ACTIVITY —
Without the images, set down each entry exactly.

RECORDS TO USE —

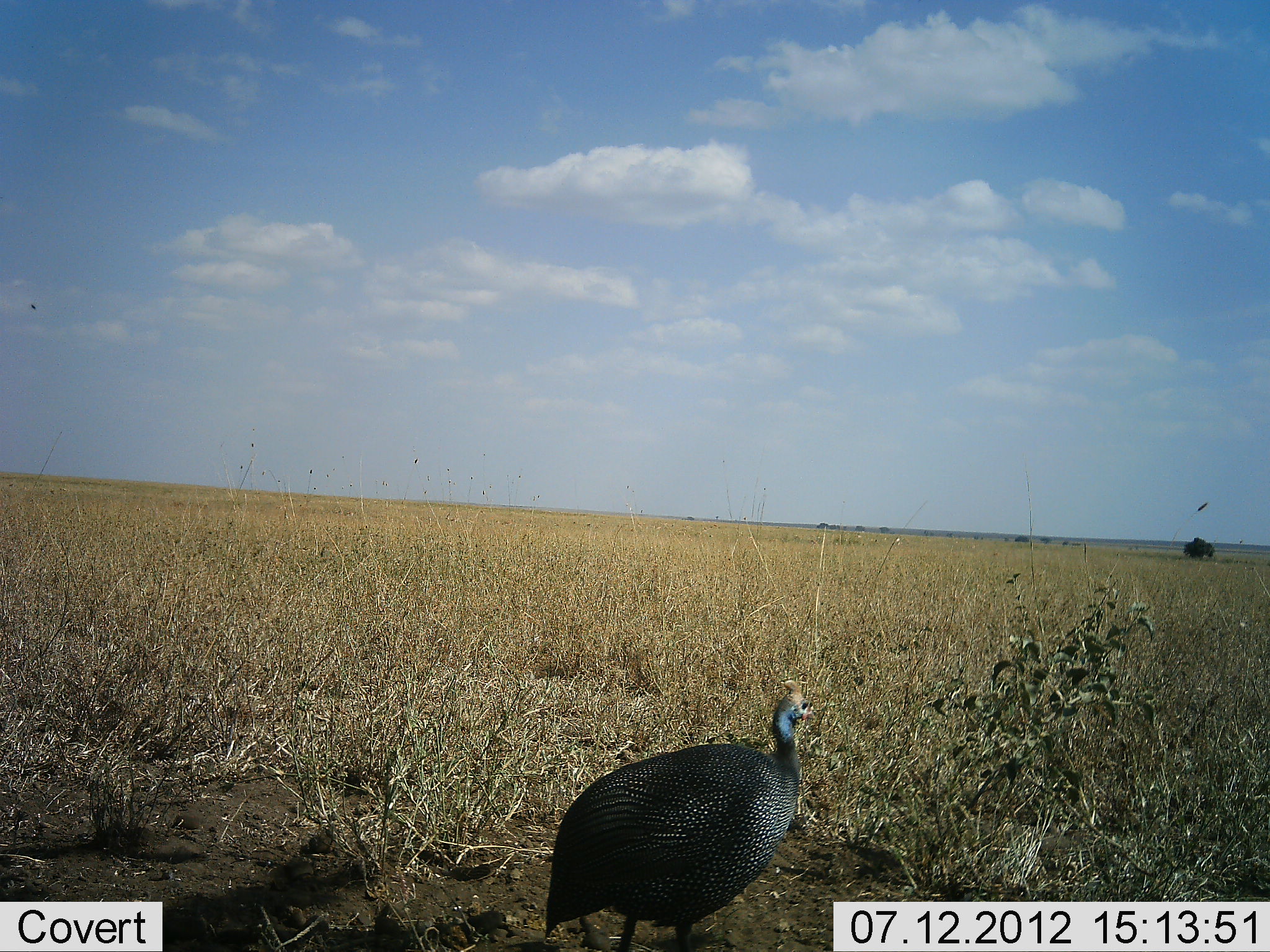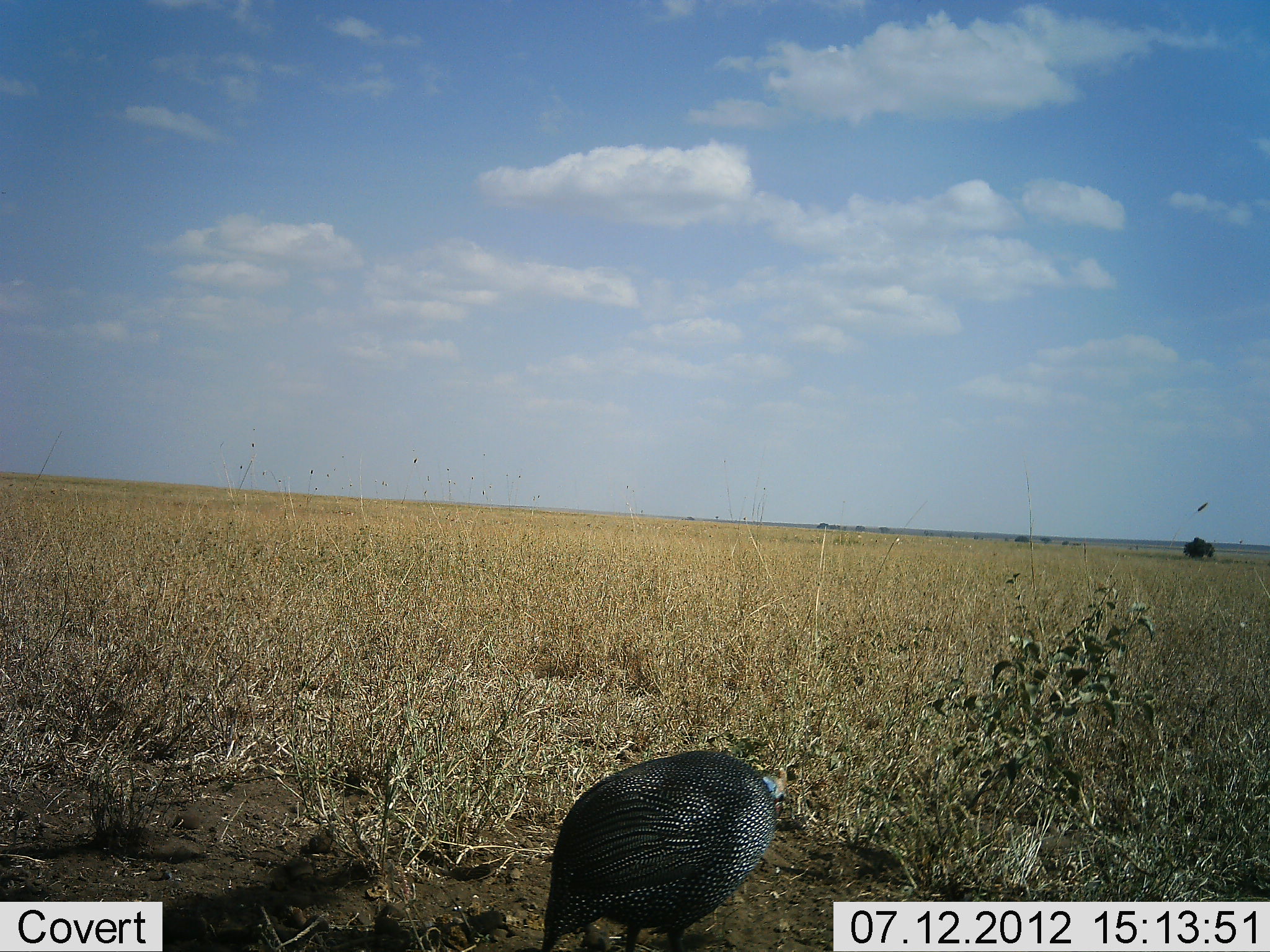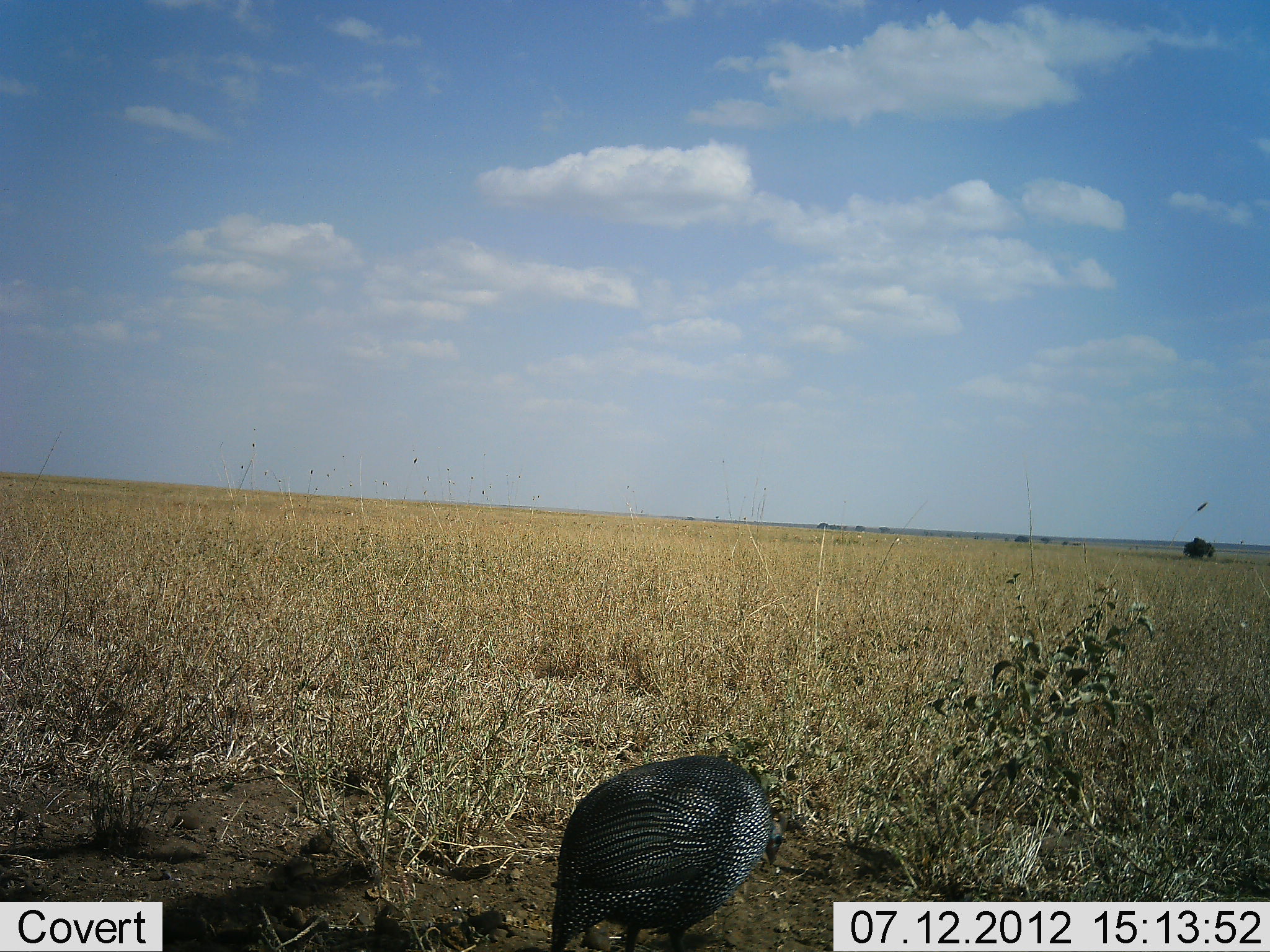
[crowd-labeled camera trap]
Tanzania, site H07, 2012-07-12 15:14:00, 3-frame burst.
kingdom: Animalia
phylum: Chordata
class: Aves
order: Galliformes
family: Numididae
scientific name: Numididae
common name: guinea fowl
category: guineafowl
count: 1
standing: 50%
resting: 0%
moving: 0%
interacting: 0%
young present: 0%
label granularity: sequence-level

OUTPUT BELOW —
[crowd-labeled camera trap]
Tanzania, site H07, 2012-07-12 15:14:00, 3-frame burst.
kingdom: Animalia
phylum: Chordata
class: Aves
order: Galliformes
family: Numididae
scientific name: Numididae
common name: guinea fowl
category: guineafowl
count: 1
standing: 50%
resting: 0%
moving: 0%
interacting: 0%
young present: 0%
label granularity: sequence-level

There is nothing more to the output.